"""

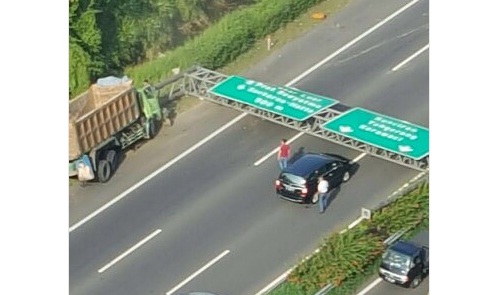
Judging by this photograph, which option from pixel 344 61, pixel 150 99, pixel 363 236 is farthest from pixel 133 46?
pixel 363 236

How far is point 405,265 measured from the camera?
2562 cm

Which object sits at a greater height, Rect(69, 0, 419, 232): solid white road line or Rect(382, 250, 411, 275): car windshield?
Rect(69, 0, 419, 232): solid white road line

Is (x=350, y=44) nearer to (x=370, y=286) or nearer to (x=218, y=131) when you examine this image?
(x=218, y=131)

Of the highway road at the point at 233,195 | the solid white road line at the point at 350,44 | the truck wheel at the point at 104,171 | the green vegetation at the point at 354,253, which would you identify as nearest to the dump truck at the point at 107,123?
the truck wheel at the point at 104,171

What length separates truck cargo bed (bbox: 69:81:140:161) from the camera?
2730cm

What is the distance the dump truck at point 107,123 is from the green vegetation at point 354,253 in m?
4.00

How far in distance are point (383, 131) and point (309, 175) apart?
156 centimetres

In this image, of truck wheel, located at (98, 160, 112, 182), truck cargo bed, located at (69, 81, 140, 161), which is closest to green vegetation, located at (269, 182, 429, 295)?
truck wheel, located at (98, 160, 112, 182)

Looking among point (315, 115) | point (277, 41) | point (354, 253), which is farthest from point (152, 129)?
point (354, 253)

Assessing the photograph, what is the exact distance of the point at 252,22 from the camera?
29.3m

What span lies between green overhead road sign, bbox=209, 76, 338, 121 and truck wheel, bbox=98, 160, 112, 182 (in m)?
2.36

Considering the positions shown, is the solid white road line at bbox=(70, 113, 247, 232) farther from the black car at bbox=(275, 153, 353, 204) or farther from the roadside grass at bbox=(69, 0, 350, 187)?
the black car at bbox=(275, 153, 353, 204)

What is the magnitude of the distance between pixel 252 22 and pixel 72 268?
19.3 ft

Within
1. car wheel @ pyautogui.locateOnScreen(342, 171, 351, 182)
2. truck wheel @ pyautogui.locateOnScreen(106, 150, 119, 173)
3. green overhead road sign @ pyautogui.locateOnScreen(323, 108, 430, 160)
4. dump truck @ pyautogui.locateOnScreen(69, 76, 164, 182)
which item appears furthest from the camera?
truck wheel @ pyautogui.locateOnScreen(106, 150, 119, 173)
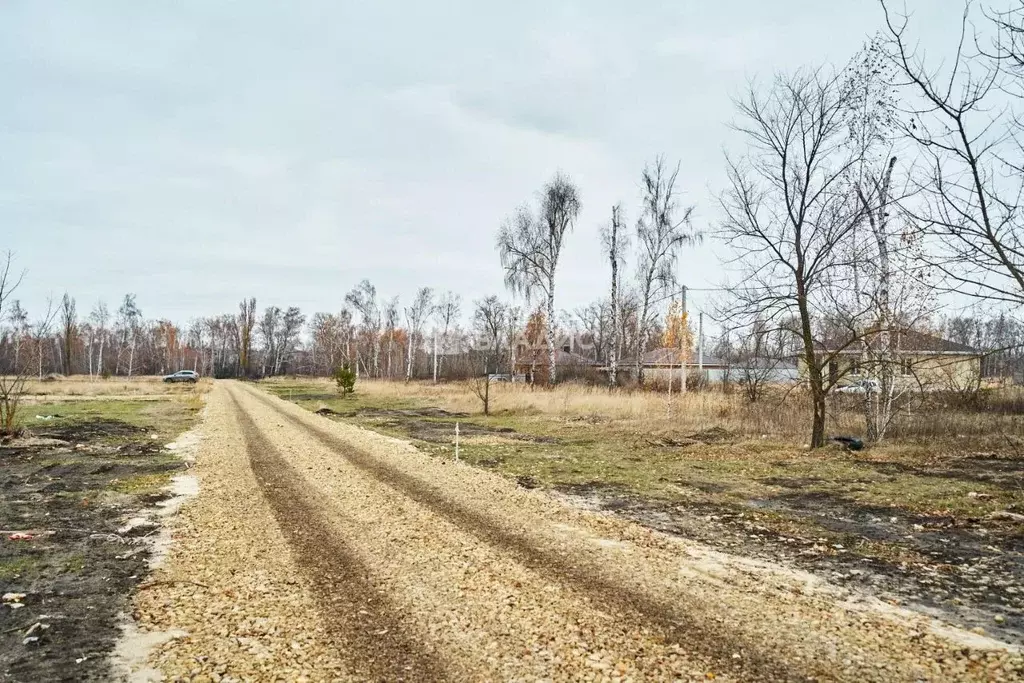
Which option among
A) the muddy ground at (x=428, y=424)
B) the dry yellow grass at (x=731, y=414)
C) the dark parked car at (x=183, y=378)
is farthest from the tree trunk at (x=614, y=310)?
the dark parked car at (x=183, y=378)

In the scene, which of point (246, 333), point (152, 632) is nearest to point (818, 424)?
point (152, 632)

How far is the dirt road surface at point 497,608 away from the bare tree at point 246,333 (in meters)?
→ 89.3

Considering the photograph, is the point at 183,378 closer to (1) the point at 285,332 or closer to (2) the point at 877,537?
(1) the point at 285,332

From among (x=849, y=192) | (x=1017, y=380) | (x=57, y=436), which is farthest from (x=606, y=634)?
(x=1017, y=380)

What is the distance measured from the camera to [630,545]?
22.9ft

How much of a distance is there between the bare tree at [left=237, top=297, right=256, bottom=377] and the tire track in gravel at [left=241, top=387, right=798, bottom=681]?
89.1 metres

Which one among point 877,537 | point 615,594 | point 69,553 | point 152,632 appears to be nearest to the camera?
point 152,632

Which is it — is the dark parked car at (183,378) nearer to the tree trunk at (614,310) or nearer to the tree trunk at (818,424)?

"""

**Task description**:
Reproduce the material in full, word for word, and omit the pictures.

**Response**:
Judging by this photograph, which option from pixel 344 61, pixel 150 99, pixel 363 236 is farthest from pixel 133 46?
pixel 363 236

How far is point 405,265 measured from the camera?
2562 cm

Which object sits at a greater height, Rect(69, 0, 419, 232): solid white road line or Rect(382, 250, 411, 275): car windshield?
Rect(69, 0, 419, 232): solid white road line

Is (x=350, y=44) nearer to (x=370, y=286) or nearer to (x=218, y=131) when you examine this image?
(x=218, y=131)

Of the highway road at the point at 233,195 | the solid white road line at the point at 350,44 | the truck wheel at the point at 104,171 | the green vegetation at the point at 354,253, which would you identify as nearest to the dump truck at the point at 107,123?
the truck wheel at the point at 104,171

What length separates truck cargo bed (bbox: 69:81:140:161) from the camera?
2730cm

What is the distance the dump truck at point 107,123 is from the green vegetation at point 354,253 in m?
4.00

How far in distance are point (383, 131) and point (309, 175) apart?
156 centimetres

In this image, of truck wheel, located at (98, 160, 112, 182), truck cargo bed, located at (69, 81, 140, 161), which is closest to green vegetation, located at (269, 182, 429, 295)?
truck wheel, located at (98, 160, 112, 182)

Looking among point (315, 115) | point (277, 41) | point (354, 253), which is farthest from point (152, 129)?
point (354, 253)

Assessing the photograph, what is the exact distance of the point at 252,22 from the camera?
29.3m

What span lies between green overhead road sign, bbox=209, 76, 338, 121 and truck wheel, bbox=98, 160, 112, 182 (in m)?
2.36

Considering the positions shown, is the solid white road line at bbox=(70, 113, 247, 232) farther from the black car at bbox=(275, 153, 353, 204) or farther from the roadside grass at bbox=(69, 0, 350, 187)?
the black car at bbox=(275, 153, 353, 204)

What is the magnitude of the distance between pixel 252 22 and pixel 72 268?
19.3 ft

Within
1. car wheel @ pyautogui.locateOnScreen(342, 171, 351, 182)
2. truck wheel @ pyautogui.locateOnScreen(106, 150, 119, 173)
3. green overhead road sign @ pyautogui.locateOnScreen(323, 108, 430, 160)
4. dump truck @ pyautogui.locateOnScreen(69, 76, 164, 182)
which item appears furthest from the camera?
truck wheel @ pyautogui.locateOnScreen(106, 150, 119, 173)
Which option among
A) the muddy ground at (x=428, y=424)
B) the dry yellow grass at (x=731, y=414)
C) the dark parked car at (x=183, y=378)
is farthest from the tree trunk at (x=614, y=310)?
the dark parked car at (x=183, y=378)

In the scene, which of point (246, 333), point (152, 632) is nearest to point (818, 424)?
point (152, 632)

How far is the dirt road surface at point 497,608 away from the bare tree at point 246,333 (in meters)?
→ 89.3

Considering the photograph, is the point at 183,378 closer to (1) the point at 285,332 or closer to (2) the point at 877,537?
(1) the point at 285,332

From among (x=849, y=192) | (x=1017, y=380) | (x=57, y=436), which is farthest from (x=606, y=634)?
(x=1017, y=380)

What is the distance measured from the camera to [630,545]?
22.9ft

How much of a distance is there between the bare tree at [left=237, top=297, right=256, bottom=377] and the tire track in gravel at [left=241, top=387, right=798, bottom=681]?
89.1 metres

Which one among point 877,537 | point 615,594 | point 69,553 | point 152,632 appears to be nearest to the camera?
point 152,632

Which is it — is the dark parked car at (183,378) nearer to the tree trunk at (614,310) or nearer to the tree trunk at (818,424)?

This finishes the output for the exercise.